I still have a full set of Windows 3.11 on 3.5’ floppies. It was a wonderful time. With a bit of 10 BASE2 coax cable, BNC T-connectors, network interface cards (NICs), and a couple of 50 ohm terminators we could get computers to talk to one another. How could we forget the fun we had getting the interrupts set properly on the bus cards. And when it was all done, our first foray into network gaming, Duke Nukem, roared to life. Of course I figured out early how to use the mouse instead of the keyboard. The kids never knew what hit ‘em.
Now we struggle with time zones, and customers on the other side of the world. Our ability to respond instantly is unimpeded by the distance. We can change direction on a diode, adjusting, fixing, and enhancing the experience, resulting in instant customer gratification without looking them in the eye.

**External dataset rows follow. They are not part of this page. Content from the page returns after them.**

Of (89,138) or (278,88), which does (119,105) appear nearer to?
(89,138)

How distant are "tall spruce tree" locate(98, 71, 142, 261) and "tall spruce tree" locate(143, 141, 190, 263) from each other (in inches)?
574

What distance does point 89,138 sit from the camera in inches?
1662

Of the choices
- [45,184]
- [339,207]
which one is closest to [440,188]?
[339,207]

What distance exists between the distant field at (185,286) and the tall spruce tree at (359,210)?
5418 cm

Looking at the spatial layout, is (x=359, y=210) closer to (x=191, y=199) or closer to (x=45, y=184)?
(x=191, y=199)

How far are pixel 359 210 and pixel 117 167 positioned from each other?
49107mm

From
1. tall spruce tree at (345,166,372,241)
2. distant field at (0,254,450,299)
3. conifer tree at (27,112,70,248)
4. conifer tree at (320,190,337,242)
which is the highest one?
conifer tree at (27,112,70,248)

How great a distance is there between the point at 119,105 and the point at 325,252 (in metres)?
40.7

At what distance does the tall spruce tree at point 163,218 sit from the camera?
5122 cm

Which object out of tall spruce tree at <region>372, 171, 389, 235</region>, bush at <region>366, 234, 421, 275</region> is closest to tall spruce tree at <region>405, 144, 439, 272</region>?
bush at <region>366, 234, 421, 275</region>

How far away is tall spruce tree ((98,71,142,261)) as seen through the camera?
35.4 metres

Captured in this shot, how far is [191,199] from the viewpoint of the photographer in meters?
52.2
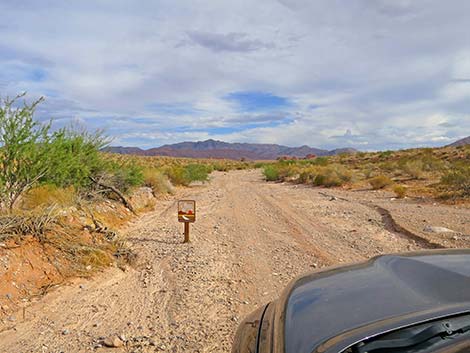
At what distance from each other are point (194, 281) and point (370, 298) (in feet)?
14.8

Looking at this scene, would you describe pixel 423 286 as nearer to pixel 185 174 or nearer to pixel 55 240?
pixel 55 240

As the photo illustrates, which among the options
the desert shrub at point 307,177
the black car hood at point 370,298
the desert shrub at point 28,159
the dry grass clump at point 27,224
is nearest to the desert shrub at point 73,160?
the desert shrub at point 28,159

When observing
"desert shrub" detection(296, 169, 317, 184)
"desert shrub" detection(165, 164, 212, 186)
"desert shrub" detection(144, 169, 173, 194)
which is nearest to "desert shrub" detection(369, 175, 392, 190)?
"desert shrub" detection(296, 169, 317, 184)

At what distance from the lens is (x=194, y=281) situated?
645 centimetres

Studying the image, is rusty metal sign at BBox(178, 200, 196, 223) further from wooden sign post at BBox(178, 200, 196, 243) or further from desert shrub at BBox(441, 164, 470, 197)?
desert shrub at BBox(441, 164, 470, 197)

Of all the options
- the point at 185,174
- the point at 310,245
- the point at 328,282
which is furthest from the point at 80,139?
the point at 185,174

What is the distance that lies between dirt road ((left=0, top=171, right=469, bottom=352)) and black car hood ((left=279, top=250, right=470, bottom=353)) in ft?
7.07

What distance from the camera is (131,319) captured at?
5.12 m

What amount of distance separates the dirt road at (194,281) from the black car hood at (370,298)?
7.07 feet

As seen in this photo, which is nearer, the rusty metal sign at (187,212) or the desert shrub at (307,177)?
the rusty metal sign at (187,212)

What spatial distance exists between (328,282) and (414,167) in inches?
984

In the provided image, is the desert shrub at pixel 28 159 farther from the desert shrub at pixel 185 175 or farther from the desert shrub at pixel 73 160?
the desert shrub at pixel 185 175

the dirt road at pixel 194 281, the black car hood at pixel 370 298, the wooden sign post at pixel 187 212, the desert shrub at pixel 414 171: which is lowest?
the dirt road at pixel 194 281

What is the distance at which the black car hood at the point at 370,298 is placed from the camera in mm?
1928
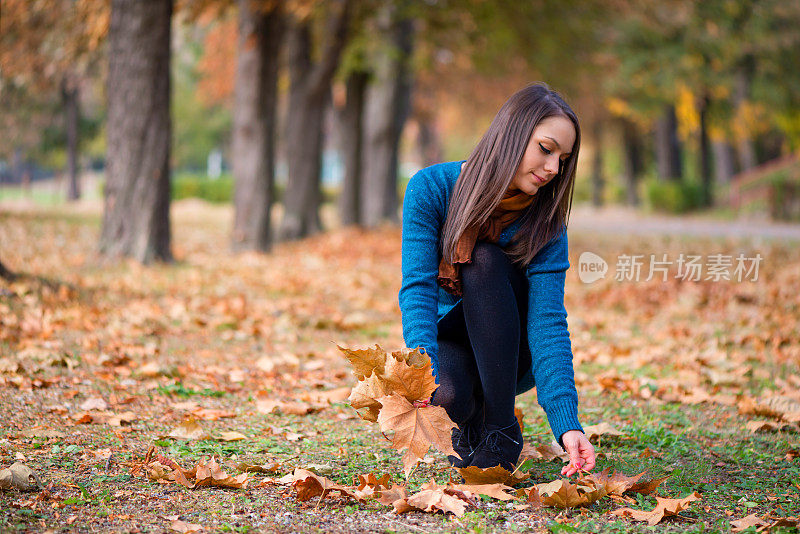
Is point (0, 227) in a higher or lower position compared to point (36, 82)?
lower

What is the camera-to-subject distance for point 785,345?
538cm

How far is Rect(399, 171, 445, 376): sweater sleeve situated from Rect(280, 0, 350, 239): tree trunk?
10.4 m

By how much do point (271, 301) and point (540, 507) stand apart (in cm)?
459

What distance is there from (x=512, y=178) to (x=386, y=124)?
46.9ft

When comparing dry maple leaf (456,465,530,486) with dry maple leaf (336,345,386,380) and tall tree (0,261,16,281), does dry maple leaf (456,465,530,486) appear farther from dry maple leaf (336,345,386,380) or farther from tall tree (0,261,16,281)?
tall tree (0,261,16,281)

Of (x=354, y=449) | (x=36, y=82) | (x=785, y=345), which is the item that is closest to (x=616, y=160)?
(x=36, y=82)

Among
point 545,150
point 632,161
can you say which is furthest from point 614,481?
point 632,161

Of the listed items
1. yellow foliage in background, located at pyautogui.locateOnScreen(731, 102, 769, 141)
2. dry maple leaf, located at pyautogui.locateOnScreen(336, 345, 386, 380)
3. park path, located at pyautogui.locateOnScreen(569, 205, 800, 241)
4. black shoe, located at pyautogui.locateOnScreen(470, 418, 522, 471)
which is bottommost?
black shoe, located at pyautogui.locateOnScreen(470, 418, 522, 471)

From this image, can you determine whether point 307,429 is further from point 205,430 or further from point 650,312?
point 650,312

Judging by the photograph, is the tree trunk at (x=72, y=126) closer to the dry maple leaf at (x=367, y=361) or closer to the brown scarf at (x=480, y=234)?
the brown scarf at (x=480, y=234)

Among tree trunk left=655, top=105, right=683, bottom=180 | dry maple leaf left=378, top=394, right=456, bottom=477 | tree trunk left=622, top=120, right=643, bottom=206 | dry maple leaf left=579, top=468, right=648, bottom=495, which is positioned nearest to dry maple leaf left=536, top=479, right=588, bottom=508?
dry maple leaf left=579, top=468, right=648, bottom=495

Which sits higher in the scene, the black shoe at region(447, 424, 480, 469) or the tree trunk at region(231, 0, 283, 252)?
the tree trunk at region(231, 0, 283, 252)

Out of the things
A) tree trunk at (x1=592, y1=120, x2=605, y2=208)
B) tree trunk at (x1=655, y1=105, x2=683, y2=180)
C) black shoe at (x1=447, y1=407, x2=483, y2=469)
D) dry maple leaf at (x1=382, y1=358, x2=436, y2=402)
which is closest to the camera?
dry maple leaf at (x1=382, y1=358, x2=436, y2=402)

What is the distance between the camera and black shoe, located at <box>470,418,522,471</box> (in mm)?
2588
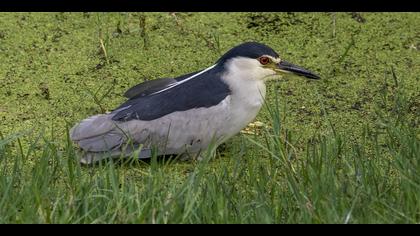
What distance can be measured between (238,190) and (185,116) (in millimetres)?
693

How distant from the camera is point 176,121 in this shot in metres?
4.24

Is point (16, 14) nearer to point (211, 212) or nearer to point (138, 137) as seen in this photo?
point (138, 137)

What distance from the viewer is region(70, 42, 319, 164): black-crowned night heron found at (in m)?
4.22

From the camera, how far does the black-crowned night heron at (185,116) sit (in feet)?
13.9

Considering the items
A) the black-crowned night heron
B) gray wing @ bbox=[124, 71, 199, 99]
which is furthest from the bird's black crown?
gray wing @ bbox=[124, 71, 199, 99]

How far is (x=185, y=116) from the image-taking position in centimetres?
425

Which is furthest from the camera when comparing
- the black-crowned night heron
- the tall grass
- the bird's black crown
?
the bird's black crown

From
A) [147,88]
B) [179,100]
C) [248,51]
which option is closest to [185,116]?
[179,100]

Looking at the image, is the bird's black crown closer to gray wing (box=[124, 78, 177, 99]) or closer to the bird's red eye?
the bird's red eye

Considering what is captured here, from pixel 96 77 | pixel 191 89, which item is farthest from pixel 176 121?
pixel 96 77

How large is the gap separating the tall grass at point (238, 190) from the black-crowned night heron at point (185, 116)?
209 mm

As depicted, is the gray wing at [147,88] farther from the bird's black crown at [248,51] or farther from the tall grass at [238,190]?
the tall grass at [238,190]

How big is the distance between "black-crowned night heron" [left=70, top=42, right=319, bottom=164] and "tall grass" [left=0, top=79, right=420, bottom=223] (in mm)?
209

Is this a more wonderful time? Will tomorrow be as wonderful?
We expose our souls to the world. Nothing is official until it’s FB official. As the next generation comes of age, they have at their fingertips no limit to the information and history that has been laid before them. We watch in curiosity as they grasp it. Coaxing them along the way as they reject, same as we did, their parent’s accomplishments in search of their own. They can do it better, and will. Someday they will find their original NES, and remember a more wonderful time.
My hope is to experience it all first as the participant, and now as the spectator. Recently, another generation has made the scene. Ah, the mistakes of the parents, repeated by the children. Soaking it all in, hesitant to step in to prevent mistakes. The learning process resurrects itself, never changing as new students learn the secrets of life. It IS a wonderful time.